2. By lifting the liquid level in the reaction chamber(s) to a level which is
higher than the
level in the channel system, the contact time between the process gas and the
liquid will
be increased considerably. This results in the process gas being utilised
optimally and an
improved treatment effect of a given quantity of gas will be achieved.
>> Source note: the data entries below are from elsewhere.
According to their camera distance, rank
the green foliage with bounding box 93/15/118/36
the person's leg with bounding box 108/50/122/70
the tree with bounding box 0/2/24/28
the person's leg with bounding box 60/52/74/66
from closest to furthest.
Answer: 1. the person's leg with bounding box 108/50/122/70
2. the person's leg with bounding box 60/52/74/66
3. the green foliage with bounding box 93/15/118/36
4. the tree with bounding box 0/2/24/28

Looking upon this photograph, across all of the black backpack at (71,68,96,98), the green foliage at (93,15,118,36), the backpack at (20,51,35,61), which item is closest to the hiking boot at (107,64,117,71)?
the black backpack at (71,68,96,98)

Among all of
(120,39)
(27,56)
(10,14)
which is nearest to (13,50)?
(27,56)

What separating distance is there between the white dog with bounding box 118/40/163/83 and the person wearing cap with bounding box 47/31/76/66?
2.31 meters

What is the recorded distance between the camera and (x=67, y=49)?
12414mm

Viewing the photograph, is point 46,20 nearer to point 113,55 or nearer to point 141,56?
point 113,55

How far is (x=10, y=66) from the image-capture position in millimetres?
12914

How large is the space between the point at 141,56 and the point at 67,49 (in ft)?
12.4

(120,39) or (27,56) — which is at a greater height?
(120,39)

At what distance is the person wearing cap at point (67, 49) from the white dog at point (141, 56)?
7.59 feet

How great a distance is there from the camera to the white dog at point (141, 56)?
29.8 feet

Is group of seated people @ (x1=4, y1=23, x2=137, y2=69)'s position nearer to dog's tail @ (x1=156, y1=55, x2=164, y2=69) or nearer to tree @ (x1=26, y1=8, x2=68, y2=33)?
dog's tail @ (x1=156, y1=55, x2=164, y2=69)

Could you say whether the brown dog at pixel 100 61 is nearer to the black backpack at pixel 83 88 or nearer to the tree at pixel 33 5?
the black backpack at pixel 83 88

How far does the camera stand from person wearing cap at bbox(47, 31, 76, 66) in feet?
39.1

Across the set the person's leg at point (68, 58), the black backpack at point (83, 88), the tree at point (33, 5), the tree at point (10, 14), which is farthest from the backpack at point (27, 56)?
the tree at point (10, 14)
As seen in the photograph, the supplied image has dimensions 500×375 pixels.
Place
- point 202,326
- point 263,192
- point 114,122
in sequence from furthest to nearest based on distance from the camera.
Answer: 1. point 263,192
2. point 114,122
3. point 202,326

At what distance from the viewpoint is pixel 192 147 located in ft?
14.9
3. The atmosphere in the reaction chamber(s) will be virtually unaffected by
the
atmosphere in the room in which the reactor is placed. A low content of
hydrogen and
water vapour in the reaction chamber(s) reduces the potential for absorption
of hydrogen
in the reactor. A low content of oxygen and water vapour will reduce the
formation of slag
in a reactor for treatment of aluminium.
4. Dust and gases which are generated in the reaction chamber(s) during
operation are
effectively removed by the exhaust system, thus avoiding such gases being
emitted into
the room in which the reactor is placed.
5. When the treatment has been completed (for example, when the casting of
aluminium
has been completed), the liquid is automatically drained out of the reactor
and out to, for
example, a casting machine and/or furnace. Consequently, unwanted drainage of
liquid/metal in connection with changing the liquid composition (for example,
a new alloy)
is avoided and the furnace capacity in the production line can be utilised
optimally for
production of merchantable products.